The Wet T-Shirt Story
Okay, here’s a good one to make you laugh. Let me set up the scene for you: I went to the same college that my dad teaches at. While I was there my friend Heather (H.Bo) and I were co-chairs of pretty much every committee, including the social committe – which means we put together all the parties, beer bashes, winter carnival, awards & grad ceremonies (we were the student reps for the last two), etc. So, fairly close to the start of the year (probably late September/early October) we were planning the first beer bash and decided, hey, we have all this money that came from the students, let’s get some insight from them to see what they want us to blow the dough on. So we split up and went to a few different classes to chat w/the students and, of course, I headed down to my dad’s class.

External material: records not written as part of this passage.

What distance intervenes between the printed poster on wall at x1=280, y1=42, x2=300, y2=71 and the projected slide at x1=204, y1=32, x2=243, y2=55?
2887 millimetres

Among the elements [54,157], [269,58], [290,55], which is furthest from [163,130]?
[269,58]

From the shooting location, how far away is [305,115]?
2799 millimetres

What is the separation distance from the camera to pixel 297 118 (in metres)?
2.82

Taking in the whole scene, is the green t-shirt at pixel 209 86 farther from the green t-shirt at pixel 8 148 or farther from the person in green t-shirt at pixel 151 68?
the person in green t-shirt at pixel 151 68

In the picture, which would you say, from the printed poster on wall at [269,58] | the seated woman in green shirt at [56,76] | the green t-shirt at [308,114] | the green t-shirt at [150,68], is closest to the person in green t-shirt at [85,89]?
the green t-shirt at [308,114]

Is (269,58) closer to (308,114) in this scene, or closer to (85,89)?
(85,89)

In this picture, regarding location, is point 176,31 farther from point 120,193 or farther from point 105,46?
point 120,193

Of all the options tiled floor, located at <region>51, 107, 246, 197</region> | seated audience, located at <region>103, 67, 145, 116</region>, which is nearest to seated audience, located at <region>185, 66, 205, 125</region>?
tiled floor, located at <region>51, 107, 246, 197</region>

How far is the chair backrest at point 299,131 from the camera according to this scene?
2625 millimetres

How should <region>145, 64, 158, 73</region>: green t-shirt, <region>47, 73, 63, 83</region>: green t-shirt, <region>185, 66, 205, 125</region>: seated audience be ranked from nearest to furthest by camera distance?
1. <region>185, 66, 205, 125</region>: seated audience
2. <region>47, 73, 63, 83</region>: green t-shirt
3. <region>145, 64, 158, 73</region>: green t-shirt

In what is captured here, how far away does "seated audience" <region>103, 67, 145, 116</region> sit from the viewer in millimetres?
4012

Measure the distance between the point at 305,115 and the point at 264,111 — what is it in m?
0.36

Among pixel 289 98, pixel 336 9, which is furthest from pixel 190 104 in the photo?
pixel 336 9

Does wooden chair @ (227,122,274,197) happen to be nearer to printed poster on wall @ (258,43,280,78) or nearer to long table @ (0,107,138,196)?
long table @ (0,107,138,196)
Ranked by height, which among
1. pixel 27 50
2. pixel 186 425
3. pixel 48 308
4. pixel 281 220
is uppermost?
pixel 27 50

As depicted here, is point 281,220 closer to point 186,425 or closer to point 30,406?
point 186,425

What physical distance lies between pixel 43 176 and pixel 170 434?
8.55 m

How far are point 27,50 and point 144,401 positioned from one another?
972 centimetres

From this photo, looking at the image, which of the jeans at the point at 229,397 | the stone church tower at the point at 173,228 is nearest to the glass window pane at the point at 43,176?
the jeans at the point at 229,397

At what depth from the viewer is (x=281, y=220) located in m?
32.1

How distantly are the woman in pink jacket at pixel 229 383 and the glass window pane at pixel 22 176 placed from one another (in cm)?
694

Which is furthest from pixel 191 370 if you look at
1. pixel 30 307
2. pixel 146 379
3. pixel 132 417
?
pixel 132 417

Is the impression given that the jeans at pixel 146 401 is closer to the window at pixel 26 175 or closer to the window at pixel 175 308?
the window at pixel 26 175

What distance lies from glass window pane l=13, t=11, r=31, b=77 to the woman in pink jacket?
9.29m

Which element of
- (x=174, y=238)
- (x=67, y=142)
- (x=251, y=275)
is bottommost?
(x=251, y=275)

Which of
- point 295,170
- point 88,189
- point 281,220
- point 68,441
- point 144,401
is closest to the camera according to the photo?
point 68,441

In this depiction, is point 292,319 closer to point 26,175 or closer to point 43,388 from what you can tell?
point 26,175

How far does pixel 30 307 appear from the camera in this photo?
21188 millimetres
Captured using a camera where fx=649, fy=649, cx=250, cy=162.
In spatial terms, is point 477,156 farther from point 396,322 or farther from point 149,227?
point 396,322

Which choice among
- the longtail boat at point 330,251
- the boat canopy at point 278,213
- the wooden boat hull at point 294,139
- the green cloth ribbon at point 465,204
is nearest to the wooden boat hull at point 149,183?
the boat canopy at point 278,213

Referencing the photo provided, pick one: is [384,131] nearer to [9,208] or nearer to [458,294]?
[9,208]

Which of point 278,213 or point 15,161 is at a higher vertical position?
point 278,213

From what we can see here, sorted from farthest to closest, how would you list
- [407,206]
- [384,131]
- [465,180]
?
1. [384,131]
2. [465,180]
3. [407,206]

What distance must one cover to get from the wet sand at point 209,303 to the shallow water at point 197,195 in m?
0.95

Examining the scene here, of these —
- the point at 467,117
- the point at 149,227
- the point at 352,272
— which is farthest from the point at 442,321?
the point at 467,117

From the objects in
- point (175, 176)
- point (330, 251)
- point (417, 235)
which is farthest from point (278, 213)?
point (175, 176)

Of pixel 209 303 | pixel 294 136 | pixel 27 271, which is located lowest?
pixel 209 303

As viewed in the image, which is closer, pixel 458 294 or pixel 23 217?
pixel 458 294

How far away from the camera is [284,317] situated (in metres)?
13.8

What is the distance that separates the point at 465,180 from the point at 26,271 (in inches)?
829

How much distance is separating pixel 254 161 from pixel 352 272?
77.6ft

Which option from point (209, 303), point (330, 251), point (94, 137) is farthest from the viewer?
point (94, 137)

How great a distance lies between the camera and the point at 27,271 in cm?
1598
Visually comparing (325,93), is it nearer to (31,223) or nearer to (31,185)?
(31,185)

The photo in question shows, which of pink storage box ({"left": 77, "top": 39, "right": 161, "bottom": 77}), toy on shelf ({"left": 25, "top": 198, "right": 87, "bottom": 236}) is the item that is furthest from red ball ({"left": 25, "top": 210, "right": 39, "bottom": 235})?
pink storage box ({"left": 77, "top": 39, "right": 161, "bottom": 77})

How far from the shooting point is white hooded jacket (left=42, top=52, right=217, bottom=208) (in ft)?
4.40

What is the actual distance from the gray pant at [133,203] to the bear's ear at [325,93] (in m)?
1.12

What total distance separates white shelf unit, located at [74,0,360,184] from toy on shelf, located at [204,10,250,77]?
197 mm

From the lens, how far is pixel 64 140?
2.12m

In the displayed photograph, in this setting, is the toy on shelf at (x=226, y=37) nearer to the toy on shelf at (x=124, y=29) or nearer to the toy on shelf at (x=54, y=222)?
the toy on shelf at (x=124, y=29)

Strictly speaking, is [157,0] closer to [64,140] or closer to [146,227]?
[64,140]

Now, for those of you who aren’t familiar with my dad, he’s not Bill Cosby and we did not have a relationship like Tony & Sam from Who’s the Boss? He’s more like Red Foreman from That 70’s Show only a hundred times scarier when pissed off…and I’m Fez!

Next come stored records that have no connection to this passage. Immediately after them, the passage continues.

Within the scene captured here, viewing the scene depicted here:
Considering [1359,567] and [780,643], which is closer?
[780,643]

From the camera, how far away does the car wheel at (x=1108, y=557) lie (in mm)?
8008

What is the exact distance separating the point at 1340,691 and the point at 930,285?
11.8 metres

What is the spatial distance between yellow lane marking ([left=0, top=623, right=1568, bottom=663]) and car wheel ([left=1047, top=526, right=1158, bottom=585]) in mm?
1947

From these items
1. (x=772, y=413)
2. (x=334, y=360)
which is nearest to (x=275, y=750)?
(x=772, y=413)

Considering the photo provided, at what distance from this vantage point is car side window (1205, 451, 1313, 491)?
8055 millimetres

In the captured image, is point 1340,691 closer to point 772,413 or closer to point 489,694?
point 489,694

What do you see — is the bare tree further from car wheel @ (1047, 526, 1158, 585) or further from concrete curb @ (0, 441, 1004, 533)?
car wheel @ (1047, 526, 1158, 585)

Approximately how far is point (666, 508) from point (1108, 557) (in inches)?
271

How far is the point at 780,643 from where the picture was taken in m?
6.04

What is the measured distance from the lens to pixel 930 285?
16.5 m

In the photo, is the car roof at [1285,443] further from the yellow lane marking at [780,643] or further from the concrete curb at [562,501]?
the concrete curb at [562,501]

So, I mosey into the class and I’m explaining to these guys (yes, all his students were male – and creepy) what I’m doing there and ask for their feedback – no answer, just blank stares. After a few minutes of trying to get some info (I want to scream out "use your words!") I finally just say "c’mon guys, this is your money we’re spending, whaddya want us to do with it?" FINALLY one lone voice in the back of the room yells out "I want to see a wet t-shirt contest!" I replied "Oh ya do, do ya?" (Hick, I know). He says "I want to see you enter and win a wet t-shirt contest!" – LOTS of laughs from the rest of the guys. Now, as far as my dad is concerned I’m still 8 and I don’t have boobs. It’s never been discussed. So I look at the guy, then look at my dad who’s half grinning but staring this guy down (you can tell that he just wants to rip him apart) and then back at the guy and I say "You realize your teacher is my father…" and the smirk instantly disappears from fuck-nut’s face and is now showing signs of sheer terror, and I point to him and finish "…and you just failed your class!"